Racine tusschen Vondel en Shakespeare
Hoe volkomen anders liggen de verhoudingen bij Racine! En toch was ook Racine geen Shakespeare, evenmin als Vondel. Hij is, voor mijn gevoel (wat hij voor den Franschman is, laat ik in het midden), een tusschenwezen tusschen Shakespeare en Vondel, aan den eerste verbonden door zijn psychologische belangstelling voor het individu, aan den laatste verbonden, doordat zijn cultuur een cultuur ‘van buiten naar binnen’ is, waarin de spelregels domineeren. Men vatte dit niet zoo op, dat de spelregels (bv. de eenheden van Aristoteles) voor Vondel en Racine een dwang hebben beteekend; want dwang worden regels pas, wanneer zij beseft worden als politie-dictatuur, die men veel liever zou zien verdwijnen; en zoo is het noch met den burgerlijk-classicistischen Vondel, noch met den ‘höfisch’-classicistischen Racine gesteld. Deze kategorie schrijvers kan zich van de kunst als uitdrukkingsmiddel slechts bedienen via de spelregels, die het strengste zelfbedwang eischen, omdat deze regels ten nauwste samenhangen met hun levensstijl, en dientengevolge hun litterairen stijl; hoe meer voorschriften, waaraan men gehoorzamen kan, des te grooter de kans op volmaaktheid, schijnt het wachtwoord van deze cultuurdragers te zijn.

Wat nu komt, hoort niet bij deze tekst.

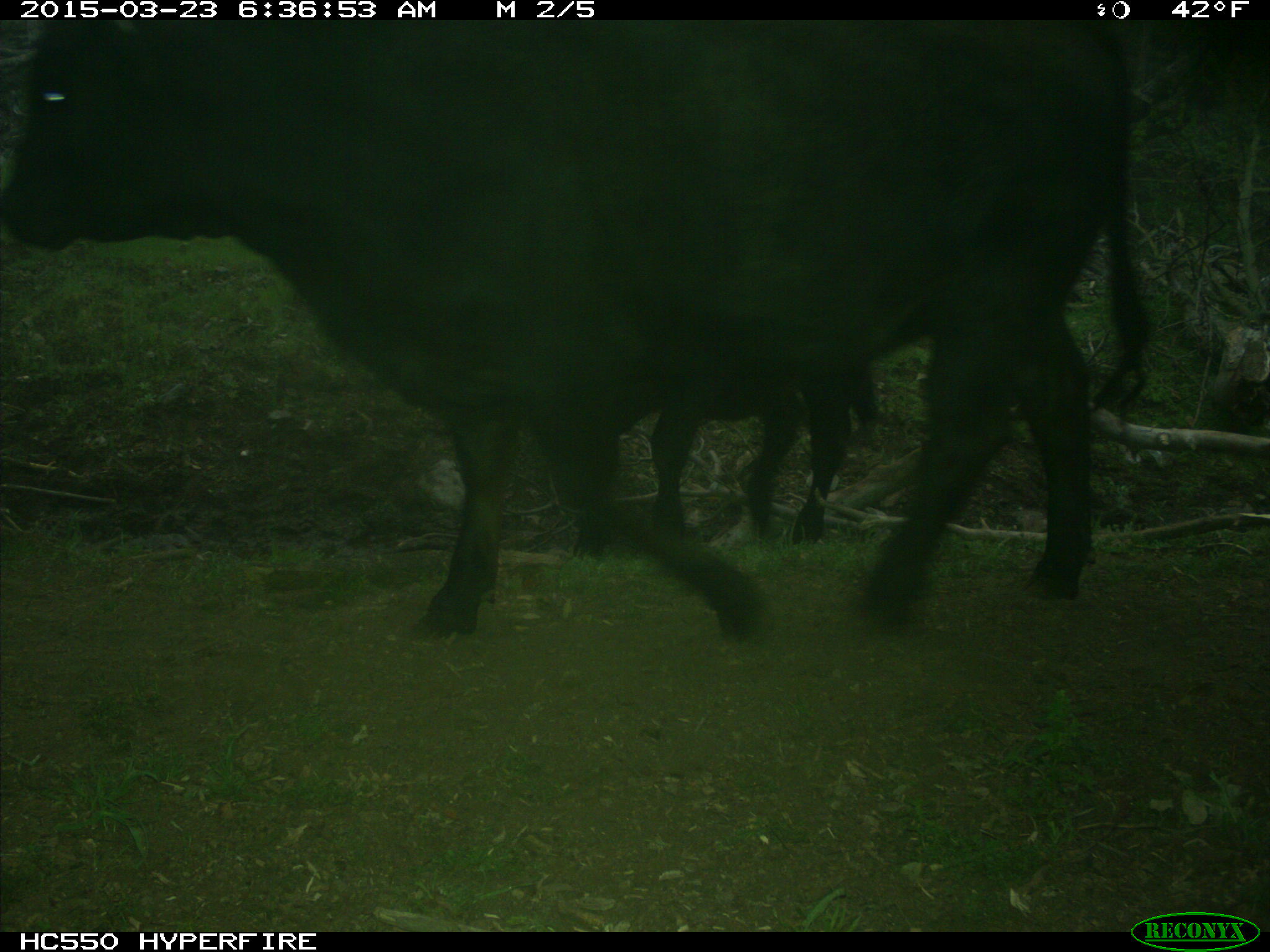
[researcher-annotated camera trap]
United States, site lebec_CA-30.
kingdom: Animalia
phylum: Chordata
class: Mammalia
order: Artiodactyla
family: Bovidae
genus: Bos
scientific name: Bos taurus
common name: domestic cow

Paul Valéry moet ergens gezegd hebben, dat Racine liever het karakter van Phèdre zou hebben veranderd dan dat hij een slechten versregel zou hebben durven schrijven; dat kan waar zijn, maar die uitspraak wijst er dan toch alleen op, welk een innig verband er bij Racine bestaat tusschen ‘vorm’ en ‘inhoud’. Maak Racine van zijn vorm los, en men houdt niet veel over; wil dat zeggen, dat Racine geen inhoud had? Integendeel; maar het wil zeggen, dat in dezen streng beheerschten, soberen en toch eleganten vorm niets van den inhoud aan het ‘toeval’, aan de willekeur is overgelaten. Daarom houden de gestalten van Racine (a fortiori die van Vondel) op te bestaan buiten den schouwburg, terwijl de gestalten van Shakespeare nawerken en doorwerken in onze verbeelding. Shakespeare is minder ‘beperkt’ gebleken dan Vondel en Racine, omdat bij hem vorm en inhoud veel gemakkelijker te onderscheiden zijn; men kan zelfs een massa ‘kitsch’-elementen uit zijn stukken wegdenken, zonder dat zijn waarde er door wordt verminderd. Men trachte hetzelfde te doen met Racine! Neen, hier valt niets weg te denken, hier is de vorm de inhoud en de inhoud de vorm!
Onder den invloed van de veralgemeening, die het kunstbegrip in de negentiende eeuw heeft ondergaan door het geld, door het wegvallen van de hofcultuur, met als gevolg het ontstaan van het burgerlijke realisme en naturalisme, tracht men natuurlijk tegenwoordig toch den nadruk te leggen op het ‘algemeen menschelijke’, dat Racines figuren aankleeft. Uiteraard is alles, wat door menschen geschreven is, ‘algemeen menschelijk,’ als men het onder een bepaalden gezichtshoek bekijkt, Vondel evengoed als Shakespeare, en ook Racine; maar de menschelijkheid van Racine heeft dan toch maar bitter weinig uitstaande met de menschelijkheid van de Goncourts of Zola. en ik geloof, dat men hem geen dienst bewijst door zijn kunst in deze richting geweld aan te doen. Voorop staat zijn beperktheid; wat het drama van Racine ons nog aan ‘algemeen menschelijkheid’ kan geven, is slechts te waardeeren door bemiddeling van de vormwaardeering; via deze bemiddeling komt men dan misschien tot de conclusie, dat Racine dichter bij Dostojefski staat dan bij Vondel, maar zeker, dat het onmogelijk is hem van de eeuw van Lodewijk XIV te isoleeren zonder hem onherroepelijk te beschadigen. Shakespeare kan men isoleeren, Racine niet. Ligt dat daaraan, dat de kunst van Racine voornamer was dan die van Shakespeare, dat Racine meer stijl had? Is de grootheid van Shakespaere niet bij uitstek een gevolg van stijlloosheid, en juist daarom zoo gemakkelijk te verstaan als ‘algemeen menschelijk’ voor de democratische wereld, die zich bereid verklaart niets uit te sluiten en Boeddha evengoed te waardeeren als Oscar Wilde, Napoleon evengoed als Cervantes,.... Racine evengoed als Shakespeare? De cultuur van Versailles was beperkt, en zij stelde een eer in haar beperktheid; dat was haar stijl, en daarvan is ook Racine het symbool.